L'annulation de ces dispositions prend effet immédiatement, dès la publication de la décision du Conseil constitutionnel.

II - Les dispositions de la loi du 3 janvier 1969 imposant aux personnes sans domicile ni résidence fixe trois ans de rattachement ininterrompu dans la même commune pour être inscrites sur les listes électorales sont contraires à la Constitution.

Le Conseil constitutionnel a une jurisprudence particulièrement vigilante, ancienne et constante, sur les mesures qui restreignent l'exercice de leurs droits civiques par les citoyens. Il en a fait application en l'espèce pour juger qu'en imposant pour l'inscription sur les listes électorales un délai de trois ans de rattachement ininterrompu, les dispositions de la loi de 1969 étaient contraires à la Constitution. L'annulation de ces dispositions prend effet immédiatement, dès la publication de la décision du Conseil constitutionnel.

III - Les autres dispositions de la loi de 1969 contestées sont conformes à la Constitution.

Le Conseil constitutionnel a jugé que l'existence et les règles de visa de titres de circulation applicables aux personnes circulant en France sans domicile ni résidence fixe ne sont pas, en elles-mêmes, contraires au principe d'égalité et à la liberté d'aller et de venir. Il s'agit pour l'État de pallier la difficulté de localiser les personnes qui se trouvent sur son territoire et qui ne peuvent être trouvées au moyen du domicile ou de la résidence, à l'instar de la population sédentaire. Le Conseil a ainsi jugé qu'en imposant aux personnes précitées d'être munies d'un titre de circulation, le législateur a entendu permettre, à des fins civiles, sociales, administratives ou judiciaires, l'identification et la recherche de ceux qui ne peuvent être trouvés grâce à un domicile ou à une résidence fixe d'une certaine durée, tout en assurant, aux mêmes fins, un moyen de communiquer avec ceux-ci.

En outre, le Conseil a jugé que la distinction opérée par la loi entre les personnes qui ont un domicile ou une résidence fixe de plus de six mois et celles qui en sont dépourvues repose sur une différence de situation et n'est donc pas contraire à la Constitution.

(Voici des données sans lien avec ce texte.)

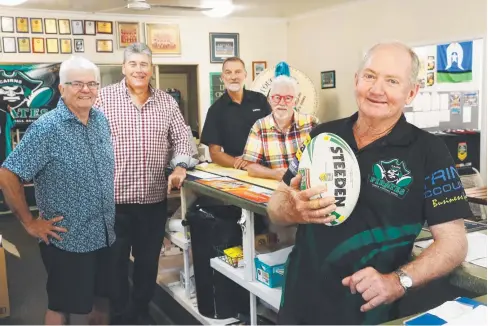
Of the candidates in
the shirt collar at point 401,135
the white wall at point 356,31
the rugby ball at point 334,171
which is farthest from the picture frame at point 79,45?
the shirt collar at point 401,135

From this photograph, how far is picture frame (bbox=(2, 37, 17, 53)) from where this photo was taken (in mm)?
5965

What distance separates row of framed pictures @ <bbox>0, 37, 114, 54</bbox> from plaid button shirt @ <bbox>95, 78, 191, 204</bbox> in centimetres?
386

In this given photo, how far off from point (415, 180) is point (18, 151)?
1581 mm

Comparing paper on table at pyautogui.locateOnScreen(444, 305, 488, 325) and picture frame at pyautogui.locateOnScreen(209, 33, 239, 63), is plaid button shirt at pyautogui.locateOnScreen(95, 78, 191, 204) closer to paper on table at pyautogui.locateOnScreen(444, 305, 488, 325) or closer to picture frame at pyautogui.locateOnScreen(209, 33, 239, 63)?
paper on table at pyautogui.locateOnScreen(444, 305, 488, 325)

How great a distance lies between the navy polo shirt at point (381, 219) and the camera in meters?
1.29

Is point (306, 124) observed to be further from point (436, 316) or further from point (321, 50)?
point (321, 50)

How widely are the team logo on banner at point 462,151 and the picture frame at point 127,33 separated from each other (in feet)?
14.0

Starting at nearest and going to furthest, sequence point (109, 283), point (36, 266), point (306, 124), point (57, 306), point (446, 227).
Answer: point (446, 227), point (57, 306), point (109, 283), point (306, 124), point (36, 266)

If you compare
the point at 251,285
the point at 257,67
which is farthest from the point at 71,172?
the point at 257,67

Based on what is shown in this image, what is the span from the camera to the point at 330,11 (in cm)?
647

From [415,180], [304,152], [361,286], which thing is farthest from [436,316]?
[304,152]

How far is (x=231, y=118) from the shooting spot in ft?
11.5

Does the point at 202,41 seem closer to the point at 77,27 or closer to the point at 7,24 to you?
the point at 77,27

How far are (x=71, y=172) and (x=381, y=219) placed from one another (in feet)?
4.53
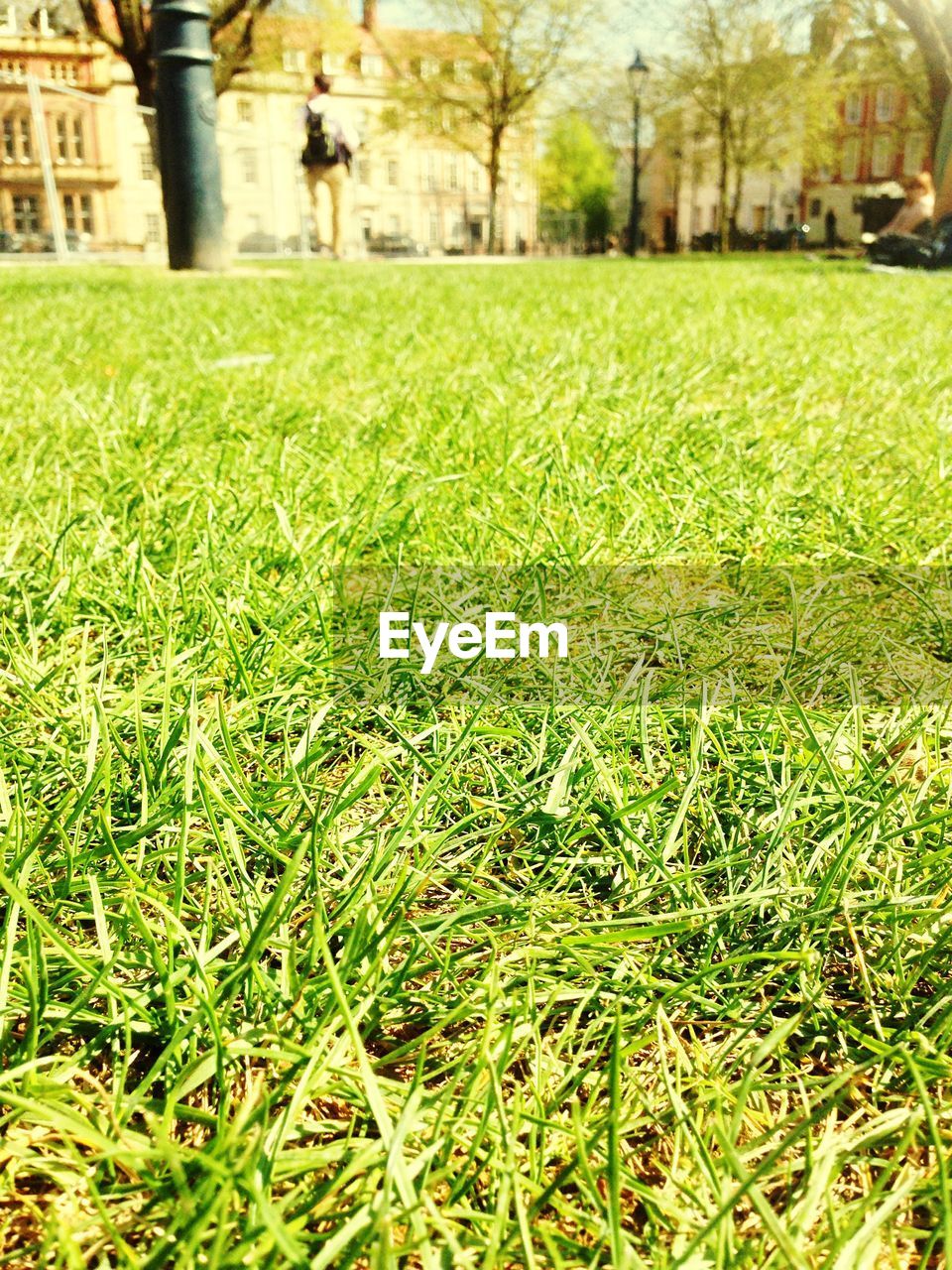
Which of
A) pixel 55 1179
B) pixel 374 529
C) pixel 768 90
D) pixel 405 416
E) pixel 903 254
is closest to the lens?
pixel 55 1179

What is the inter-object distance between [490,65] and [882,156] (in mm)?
31958

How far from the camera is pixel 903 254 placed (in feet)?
46.4

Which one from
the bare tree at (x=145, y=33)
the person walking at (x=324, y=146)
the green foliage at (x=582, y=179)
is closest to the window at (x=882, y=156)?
the green foliage at (x=582, y=179)

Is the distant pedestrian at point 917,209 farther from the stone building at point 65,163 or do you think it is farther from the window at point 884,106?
the window at point 884,106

Enfin, le Conseil a jugé que l'obligation de rattachement à une commune ne restreint ni la liberté de déplacement des intéressés, ni leur liberté de choisir un mode de logement fixe ou mobile, ni celle de décider du lieu de leur installation temporaire. De plus, il a estimé qu'elle ne restreint pas leur faculté de déterminer un domicile ou un lieu de résidence fixe pendant plus de six mois et qu'elle n'emporte pas davantage obligation de résider dans la commune dont le rattachement est prononcé par l'autorité administrative. L'obligation d'avoir une commune de rattachement est une obligation purement administrative qui ne porte pas atteinte aux libertés invoquées par le requérant.